GÉNÉRALITÉS - DÉFINITIONS
Hérédité monogénique, hérédité monofactorielle ou hérédité mendélienne = transmission des maladies génétiques dues à une mutation dans un seul gène.
√ Le noyau des cellules humaines non sexuelles (cellules somatiques) comportent 46 chromosomes (2 fois 23 paires).
√ Autosomes = 22 paires de chromosomes qui sont identiques dans les deux sexes.
√ Gonosomes = chromosomes sexuels ( chromosome X et chromosome Y).
√ Le gène est l’unité d’information génétique. Le site physique où se situe un gène sur un chromosome est appelé locus (au pluriel : des loci).
Allèles / mutation / polymorphisme
√ Un individu qui possède deux allèles identiques à un même locus est dit homozygote. Un individu qui possède deux allèles différents à un même locus est dit hétérozygote.
√ Le génotype décrit, au sens strict, la constitution génétique de la cellule ou de l’individu.
√ Le phénotype désigne les caractères observés.

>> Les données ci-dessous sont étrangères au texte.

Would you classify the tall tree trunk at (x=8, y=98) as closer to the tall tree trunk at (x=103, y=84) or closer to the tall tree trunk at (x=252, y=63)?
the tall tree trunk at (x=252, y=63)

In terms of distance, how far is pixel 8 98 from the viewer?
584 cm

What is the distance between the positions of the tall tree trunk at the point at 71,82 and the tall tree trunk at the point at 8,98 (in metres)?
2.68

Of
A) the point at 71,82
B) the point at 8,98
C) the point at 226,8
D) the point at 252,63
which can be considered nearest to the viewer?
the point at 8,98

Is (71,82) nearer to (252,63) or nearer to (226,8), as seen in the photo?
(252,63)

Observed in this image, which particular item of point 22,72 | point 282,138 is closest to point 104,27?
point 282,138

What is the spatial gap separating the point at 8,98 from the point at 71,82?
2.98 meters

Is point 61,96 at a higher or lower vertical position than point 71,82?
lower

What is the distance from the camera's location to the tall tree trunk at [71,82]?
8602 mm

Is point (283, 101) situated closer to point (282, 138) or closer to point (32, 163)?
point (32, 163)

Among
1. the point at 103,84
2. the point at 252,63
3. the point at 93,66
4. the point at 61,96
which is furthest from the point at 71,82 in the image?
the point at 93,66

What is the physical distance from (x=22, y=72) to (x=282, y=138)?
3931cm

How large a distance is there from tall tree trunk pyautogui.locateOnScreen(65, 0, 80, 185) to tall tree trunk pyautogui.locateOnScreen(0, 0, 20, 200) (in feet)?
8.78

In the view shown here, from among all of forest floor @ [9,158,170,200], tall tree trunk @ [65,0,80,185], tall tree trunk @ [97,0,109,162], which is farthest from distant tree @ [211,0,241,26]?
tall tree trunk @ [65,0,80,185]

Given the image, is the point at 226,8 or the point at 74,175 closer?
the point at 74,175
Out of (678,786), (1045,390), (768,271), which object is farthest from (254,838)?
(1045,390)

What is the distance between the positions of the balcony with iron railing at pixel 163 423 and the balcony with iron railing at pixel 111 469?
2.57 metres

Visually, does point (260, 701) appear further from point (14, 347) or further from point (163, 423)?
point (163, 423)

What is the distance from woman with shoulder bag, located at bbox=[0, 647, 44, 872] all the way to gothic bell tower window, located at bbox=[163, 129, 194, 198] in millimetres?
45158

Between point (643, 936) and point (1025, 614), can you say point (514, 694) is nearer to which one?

En génétique, il peut s’agir aussi bien d’un caractère non pathologique (groupes sanguins) que d’une maladie.
√ Une maladie congénitale est présente à la naissance, elle peut être génétique ou non (la rubéole contractée pendant la grossesse peut engendrer des anomalies congénitales).
√ A l’inverse, beaucoup de maladies génétiques ne sont pas congénitales et ne s’expriment qu’au cours de la vie, on estime par exemple que 10% des maladies monogéniques ne sont découverte qu’à l’âge adulte.
DOMINANCE - RÉCESSIVITÉ
Les notions de dominance et de récessivité sont fondamentales pour comprendre l’hérédité monogénique. Elles définissent les relations entre deux allèles situés au même locus sur les chromosomes homologues.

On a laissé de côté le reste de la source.